What Next...Carb Mods or Mushrooms?

Discussion in 'Whizzer Motorized Bicycles' started by Hal the Elder, Jan 5, 2009.

  1. Hal the Elder

    Hal the Elder Member

    Well...I've got my intake restriction opened up to match the carb venturi and the intake port, and I've got a Hi-Flow muffler insert installed, and I've got the cam gear advanced one tooth.

    What should my next priority be...Re-jetting the Carb or ordering the Mushroom Valve Lifters?

    My throttle response seems to be OK, but since I live at 3000 ft. elevation, (where the air is thinner), do you think this would cause my fuel/air mixture to be a bit on the rich side?

    Thanks...
    HAL & OSCAR
     

  2. KilroyCD

    KilroyCD Active Member

    Hal, I'm going to make this suggestion because of my lifters going bad in less than 300 miles. Do the mushroom lifters first, then worry about the mixture. You may also find that (if you take care of the mixture first), because the 'shrooms hold the valves open longer the mixture may need to be changed yet again.
     
  3. Quenton Guenther

    Quenton Guenther Motored Bikes Sponsor

    Hi Hal & Oscar,
    Guess what? Chances are if you change the valve timing [mushroom lifters] you will also effect the air/fuel requirements slightly.

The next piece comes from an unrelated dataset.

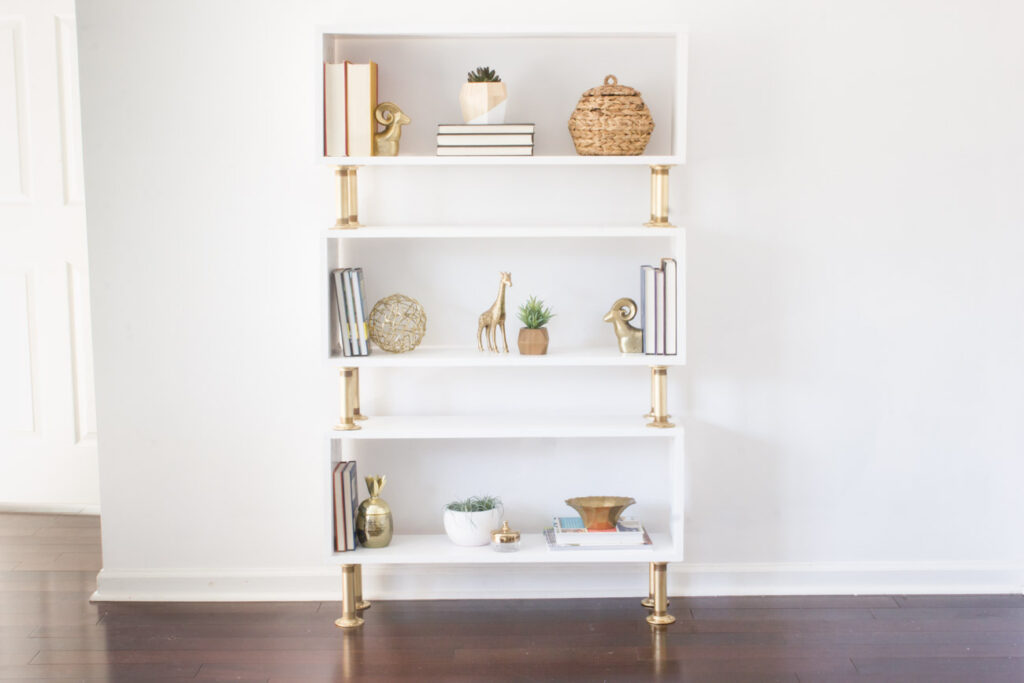 "Learn how to build a DIY pipe bookshelf! This one puts a modern ""glam"" spin on this typically industrial style project."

    BTW, we called the machine shop today and asked about obtaining more mushroom lifters. The reply was "we will call you if we get an opening in the near future". We may run out if the demand doesn't slow down. I was only able to get 25 sets for my stock, and I shipped out almost 1/3 of them this morning.

    Have fun,
     
  4. Hal the Elder

    Hal the Elder Member

    Good Point, Kilroy!

    A DANGED good point!

    Mushrooms next, then! (You hear that, Quenton?)

    Thanks...
    HAL
     
  5. Hal the Elder

    Hal the Elder Member

    OK Then, Dr. Q...

    What do you need from me to ship me a pair NOW?

    Thanks...
    HAL & OSCAR
     
  6. Quenton Guenther

    Quenton Guenther Motored Bikes Sponsor

    Hi Hal, send me a PM [private message] with your shipping address.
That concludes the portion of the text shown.